Unlike most British indies, Wiija does not target America. "The States is a lottery," Walker says. "There's just no guarantee about what will succeed there. Instead of gambling our time and money on that, I work at getting my bands into lots of territories." Wiija has strong sales in many European countries and Australia. THE WIIJA RECORDS headquarters is a spartan affair: two tables in a basement, two staffers, two phones, one fax and a crowded set of shelves. But its proprietor certainly knows how to sell records. "It's not some mystical thing," he says. "Anyone can learn it. At the very bottom level, any indie band can produce a 7in single. And if they're any good, it will sell 1,000 copies. Just that one thing can establish a fan base.

"Seven-inch records cost 30p per unit. A proper sleeve adds maybe 10p or 15 p. So it's really pretty cheap. Sell them to the shops for Pounds 1.25 each. Then, if you made the music cheaply, you at least break even." Walker knows what he's talking about. Wiija stars Cornershop, who have topped the indie charts, made their debut on 7in vinyl.

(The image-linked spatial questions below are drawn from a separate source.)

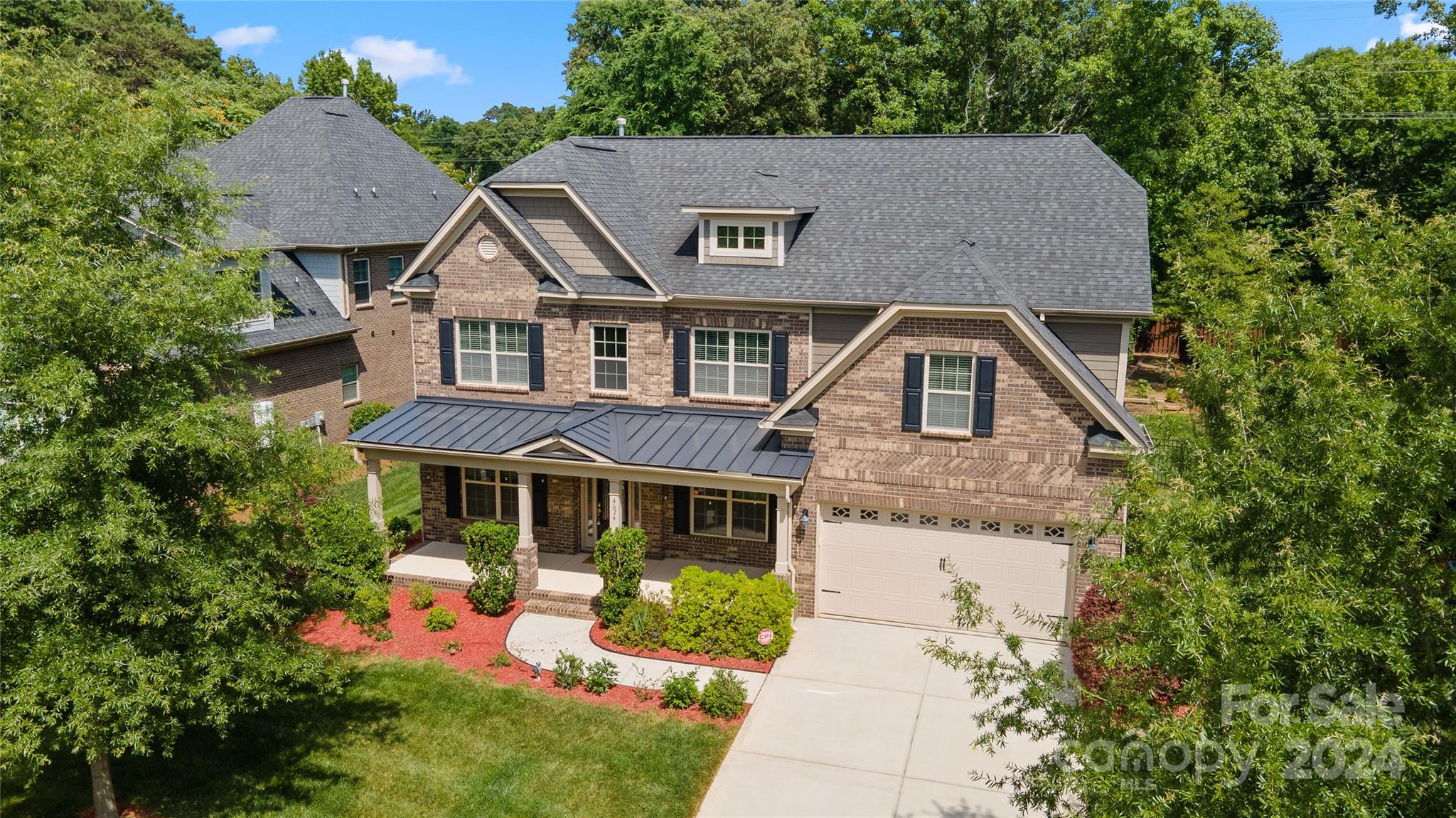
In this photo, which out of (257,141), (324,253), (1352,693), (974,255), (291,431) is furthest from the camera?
(257,141)

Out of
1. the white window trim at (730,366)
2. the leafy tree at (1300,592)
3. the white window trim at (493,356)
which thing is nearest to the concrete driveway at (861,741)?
the leafy tree at (1300,592)

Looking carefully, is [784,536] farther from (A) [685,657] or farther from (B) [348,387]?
(B) [348,387]

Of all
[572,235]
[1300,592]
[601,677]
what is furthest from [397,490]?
[1300,592]

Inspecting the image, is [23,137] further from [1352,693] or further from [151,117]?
[1352,693]

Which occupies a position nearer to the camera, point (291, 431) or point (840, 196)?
point (291, 431)

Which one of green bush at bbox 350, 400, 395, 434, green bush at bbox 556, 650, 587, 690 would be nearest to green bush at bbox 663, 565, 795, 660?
green bush at bbox 556, 650, 587, 690

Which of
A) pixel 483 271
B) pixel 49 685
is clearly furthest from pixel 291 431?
pixel 483 271

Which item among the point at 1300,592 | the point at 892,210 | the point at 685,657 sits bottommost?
the point at 685,657
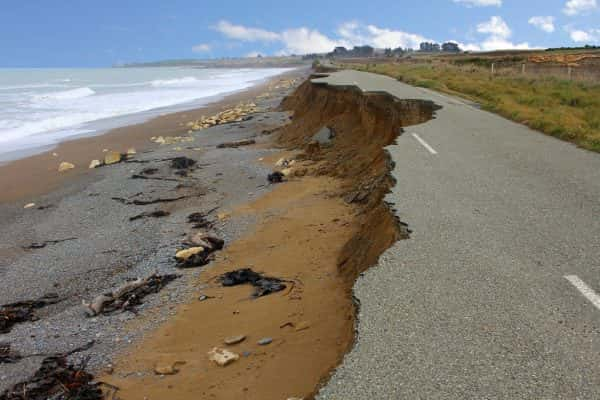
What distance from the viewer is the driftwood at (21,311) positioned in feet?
21.5

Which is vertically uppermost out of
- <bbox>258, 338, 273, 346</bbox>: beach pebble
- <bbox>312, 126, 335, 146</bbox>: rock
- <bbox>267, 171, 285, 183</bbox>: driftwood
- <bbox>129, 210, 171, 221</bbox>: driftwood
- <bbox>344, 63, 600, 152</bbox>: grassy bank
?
<bbox>344, 63, 600, 152</bbox>: grassy bank

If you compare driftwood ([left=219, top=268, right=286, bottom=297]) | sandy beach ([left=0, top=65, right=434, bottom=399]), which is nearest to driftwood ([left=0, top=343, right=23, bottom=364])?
sandy beach ([left=0, top=65, right=434, bottom=399])

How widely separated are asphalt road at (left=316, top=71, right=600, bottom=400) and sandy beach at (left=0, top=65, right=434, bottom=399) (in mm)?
393

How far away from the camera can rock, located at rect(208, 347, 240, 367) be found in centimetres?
481

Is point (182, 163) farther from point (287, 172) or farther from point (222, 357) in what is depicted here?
point (222, 357)

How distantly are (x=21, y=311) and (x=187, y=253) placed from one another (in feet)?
8.16

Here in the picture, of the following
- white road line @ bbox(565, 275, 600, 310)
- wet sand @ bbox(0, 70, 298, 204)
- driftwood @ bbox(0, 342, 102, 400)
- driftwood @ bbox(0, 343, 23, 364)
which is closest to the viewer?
white road line @ bbox(565, 275, 600, 310)

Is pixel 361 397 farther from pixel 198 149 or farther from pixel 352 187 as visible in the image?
pixel 198 149

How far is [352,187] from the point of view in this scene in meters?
10.7

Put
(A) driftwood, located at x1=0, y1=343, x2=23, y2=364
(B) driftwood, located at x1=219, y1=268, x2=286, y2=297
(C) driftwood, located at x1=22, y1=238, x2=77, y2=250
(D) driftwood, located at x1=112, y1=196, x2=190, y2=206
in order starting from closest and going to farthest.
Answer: (A) driftwood, located at x1=0, y1=343, x2=23, y2=364 < (B) driftwood, located at x1=219, y1=268, x2=286, y2=297 < (C) driftwood, located at x1=22, y1=238, x2=77, y2=250 < (D) driftwood, located at x1=112, y1=196, x2=190, y2=206

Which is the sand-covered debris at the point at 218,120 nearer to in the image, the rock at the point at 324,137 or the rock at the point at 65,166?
the rock at the point at 65,166

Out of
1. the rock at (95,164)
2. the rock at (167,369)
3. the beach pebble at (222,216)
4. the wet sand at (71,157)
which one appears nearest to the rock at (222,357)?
the rock at (167,369)

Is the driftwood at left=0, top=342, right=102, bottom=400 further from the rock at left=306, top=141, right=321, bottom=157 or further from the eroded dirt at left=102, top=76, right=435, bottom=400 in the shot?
the rock at left=306, top=141, right=321, bottom=157

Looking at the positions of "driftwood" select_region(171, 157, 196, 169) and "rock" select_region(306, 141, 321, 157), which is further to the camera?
"rock" select_region(306, 141, 321, 157)
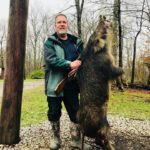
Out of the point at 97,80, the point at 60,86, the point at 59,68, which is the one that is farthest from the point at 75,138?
the point at 97,80

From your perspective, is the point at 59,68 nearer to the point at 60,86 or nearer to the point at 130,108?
the point at 60,86

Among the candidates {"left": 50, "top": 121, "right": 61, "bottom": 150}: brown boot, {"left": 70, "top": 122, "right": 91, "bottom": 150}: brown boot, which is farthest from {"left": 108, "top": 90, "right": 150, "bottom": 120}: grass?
{"left": 50, "top": 121, "right": 61, "bottom": 150}: brown boot

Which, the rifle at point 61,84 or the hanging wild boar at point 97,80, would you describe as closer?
the hanging wild boar at point 97,80

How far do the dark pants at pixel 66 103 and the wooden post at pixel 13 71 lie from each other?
2.62 feet

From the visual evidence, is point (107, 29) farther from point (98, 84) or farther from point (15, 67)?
point (15, 67)

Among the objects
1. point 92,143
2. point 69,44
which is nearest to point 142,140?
point 92,143

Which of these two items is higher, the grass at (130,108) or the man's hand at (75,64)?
the man's hand at (75,64)

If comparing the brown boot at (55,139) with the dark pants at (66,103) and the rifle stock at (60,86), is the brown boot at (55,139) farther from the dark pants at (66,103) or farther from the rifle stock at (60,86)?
the rifle stock at (60,86)

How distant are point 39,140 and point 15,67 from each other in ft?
4.91

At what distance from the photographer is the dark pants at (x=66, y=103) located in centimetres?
623

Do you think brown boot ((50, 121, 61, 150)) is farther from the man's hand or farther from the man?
the man's hand

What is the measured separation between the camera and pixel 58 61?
5.92 metres

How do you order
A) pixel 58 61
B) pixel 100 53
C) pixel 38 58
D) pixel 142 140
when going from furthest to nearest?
1. pixel 38 58
2. pixel 142 140
3. pixel 58 61
4. pixel 100 53

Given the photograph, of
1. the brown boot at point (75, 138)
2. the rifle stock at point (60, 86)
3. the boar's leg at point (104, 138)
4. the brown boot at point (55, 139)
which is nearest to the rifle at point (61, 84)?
the rifle stock at point (60, 86)
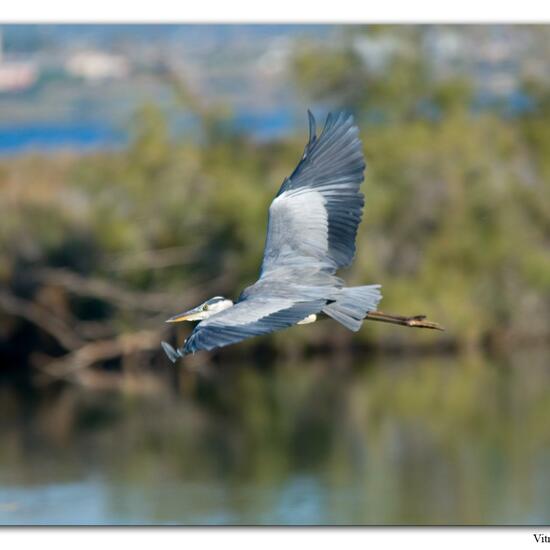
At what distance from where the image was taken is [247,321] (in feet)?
11.6

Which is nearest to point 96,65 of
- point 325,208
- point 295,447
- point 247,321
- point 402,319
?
point 295,447

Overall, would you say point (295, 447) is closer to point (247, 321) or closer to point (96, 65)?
point (96, 65)

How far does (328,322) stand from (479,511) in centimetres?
421

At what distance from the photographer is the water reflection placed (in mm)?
8617

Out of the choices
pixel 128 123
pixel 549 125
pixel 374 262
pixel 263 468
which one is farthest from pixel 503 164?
pixel 263 468

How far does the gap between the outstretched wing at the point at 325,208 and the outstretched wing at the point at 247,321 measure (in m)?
0.49

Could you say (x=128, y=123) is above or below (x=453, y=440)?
above

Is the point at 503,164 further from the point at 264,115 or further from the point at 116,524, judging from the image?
the point at 116,524

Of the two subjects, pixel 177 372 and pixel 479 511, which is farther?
pixel 177 372

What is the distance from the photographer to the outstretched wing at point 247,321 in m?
3.34

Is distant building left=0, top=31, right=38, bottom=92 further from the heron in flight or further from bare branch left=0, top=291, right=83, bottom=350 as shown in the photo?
the heron in flight

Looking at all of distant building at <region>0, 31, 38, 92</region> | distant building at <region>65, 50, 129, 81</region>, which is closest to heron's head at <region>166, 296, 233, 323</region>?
distant building at <region>0, 31, 38, 92</region>

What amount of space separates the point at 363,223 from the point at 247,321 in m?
9.16

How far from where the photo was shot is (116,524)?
27.6 ft
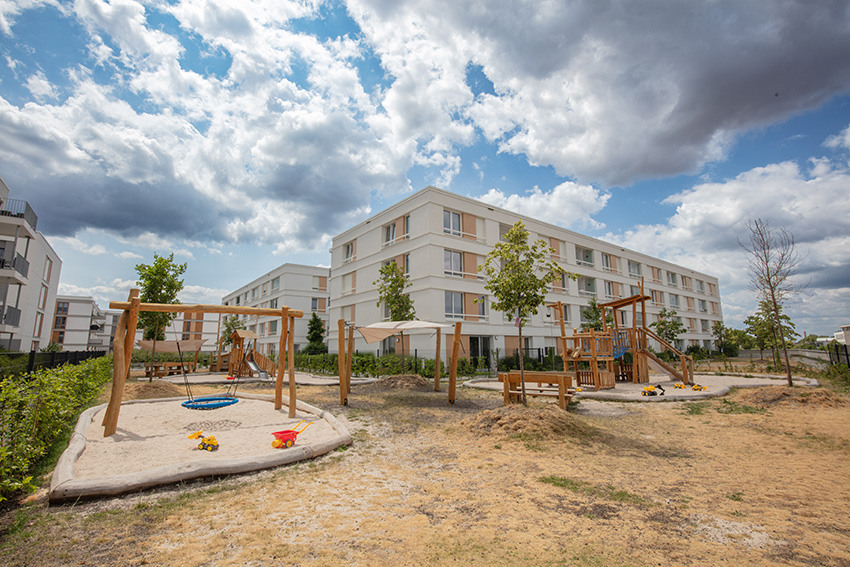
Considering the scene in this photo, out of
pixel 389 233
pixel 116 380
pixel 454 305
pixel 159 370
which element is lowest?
pixel 159 370

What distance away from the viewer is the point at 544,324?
30.0 meters

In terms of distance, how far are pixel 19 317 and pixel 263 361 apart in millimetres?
16257

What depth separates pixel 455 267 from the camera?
→ 25828 millimetres

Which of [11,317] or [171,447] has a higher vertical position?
[11,317]

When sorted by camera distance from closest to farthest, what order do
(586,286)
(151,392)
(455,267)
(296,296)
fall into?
1. (151,392)
2. (455,267)
3. (586,286)
4. (296,296)

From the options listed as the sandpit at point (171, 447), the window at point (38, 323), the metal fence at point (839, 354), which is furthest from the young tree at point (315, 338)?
the metal fence at point (839, 354)

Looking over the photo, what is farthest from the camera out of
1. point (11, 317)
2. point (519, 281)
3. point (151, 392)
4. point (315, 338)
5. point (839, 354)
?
point (315, 338)

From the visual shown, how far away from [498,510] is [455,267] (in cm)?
2204

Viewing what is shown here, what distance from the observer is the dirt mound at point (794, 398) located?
34.6ft

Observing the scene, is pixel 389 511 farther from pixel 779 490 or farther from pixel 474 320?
pixel 474 320

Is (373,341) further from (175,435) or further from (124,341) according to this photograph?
(124,341)

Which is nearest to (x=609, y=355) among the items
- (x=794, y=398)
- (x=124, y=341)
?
(x=794, y=398)

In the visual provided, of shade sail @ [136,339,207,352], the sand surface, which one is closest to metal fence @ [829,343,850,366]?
the sand surface

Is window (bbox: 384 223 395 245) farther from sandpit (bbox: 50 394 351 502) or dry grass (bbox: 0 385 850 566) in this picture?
dry grass (bbox: 0 385 850 566)
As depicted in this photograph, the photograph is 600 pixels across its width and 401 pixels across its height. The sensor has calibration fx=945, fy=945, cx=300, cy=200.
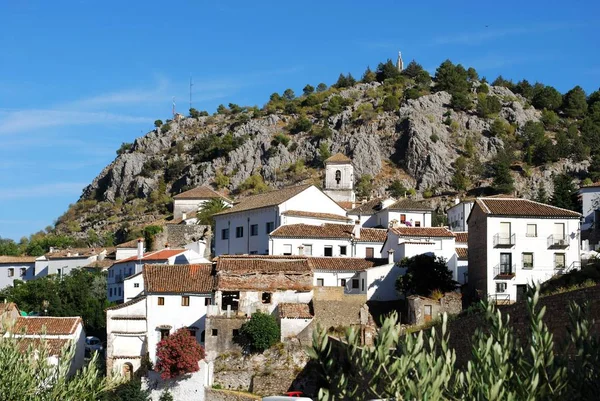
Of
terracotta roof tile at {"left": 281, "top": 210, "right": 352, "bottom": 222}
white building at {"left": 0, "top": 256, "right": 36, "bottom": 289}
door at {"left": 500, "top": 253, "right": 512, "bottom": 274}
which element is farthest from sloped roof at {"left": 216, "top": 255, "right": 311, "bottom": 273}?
white building at {"left": 0, "top": 256, "right": 36, "bottom": 289}

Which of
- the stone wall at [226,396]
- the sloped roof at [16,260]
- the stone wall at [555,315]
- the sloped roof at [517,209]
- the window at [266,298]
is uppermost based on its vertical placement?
the sloped roof at [517,209]

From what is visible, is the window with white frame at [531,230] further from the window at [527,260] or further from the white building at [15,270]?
the white building at [15,270]

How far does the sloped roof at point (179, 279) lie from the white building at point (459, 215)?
119 ft

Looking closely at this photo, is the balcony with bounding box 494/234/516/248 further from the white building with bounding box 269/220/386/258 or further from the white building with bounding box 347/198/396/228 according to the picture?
the white building with bounding box 347/198/396/228

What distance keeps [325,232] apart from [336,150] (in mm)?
68406

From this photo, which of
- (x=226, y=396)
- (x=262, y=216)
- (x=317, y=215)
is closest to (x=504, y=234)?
(x=226, y=396)

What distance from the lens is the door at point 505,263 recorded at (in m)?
51.1

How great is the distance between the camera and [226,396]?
1870 inches

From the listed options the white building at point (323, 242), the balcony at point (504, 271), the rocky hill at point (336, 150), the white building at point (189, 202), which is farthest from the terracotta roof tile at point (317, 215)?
the rocky hill at point (336, 150)

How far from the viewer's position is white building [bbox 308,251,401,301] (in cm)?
5409

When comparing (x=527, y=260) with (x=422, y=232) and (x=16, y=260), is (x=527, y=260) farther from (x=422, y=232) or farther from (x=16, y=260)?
(x=16, y=260)

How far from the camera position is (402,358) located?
47.6 feet

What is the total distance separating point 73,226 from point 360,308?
85844 mm

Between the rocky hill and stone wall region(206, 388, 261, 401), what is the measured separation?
64.4 meters
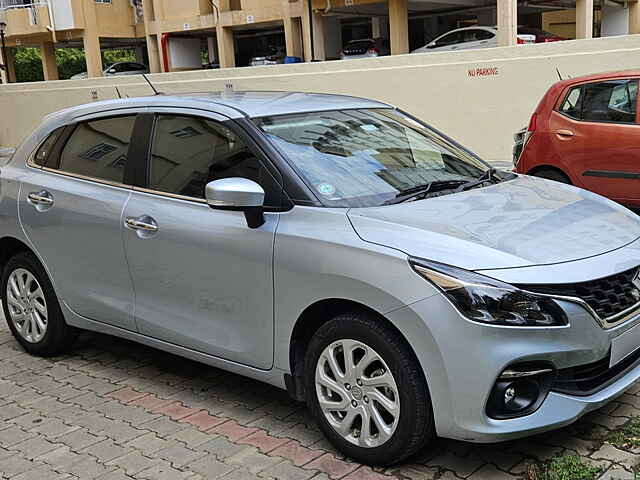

Walker feels Wiija has a "user-friendly" image, which he credits in part to the company's logo. This was created by his friend Ged Wells, who also designs his own range of sportswear. Wells saw Wiija as a metal screw sprouting petals, a "marriage of soft and hard" that Walker knew was perfect. "All our bands have separate agendas: Asian, feminist, European. We needed one symbol that could pull them all together." This month Wiija even spawned an offshoot label Whole Car Records which handles the indie's overspill of talent. Like Mo'Wax and Bite It!, Wiija's success and strong image make it highly desirable to the major companies. And Walker, like Jackson and Lavelle, has offers to choose from. But the talents that won the mini-moguls clout are the very ones absent from mainstream management. Ask James Lavelle why and he becomes heated: "If you started a record label the way you're really supposed to, take it from me you'd never manage it. That's why Mo'Wax worked. `Cause I went in not doing things the way you're meant to. And I know I pissed off quite a few people.

"You have to jump in and take the consequences later. I've got some headaches now. But that's cool, you know? `Cause my empire is still spreading and building."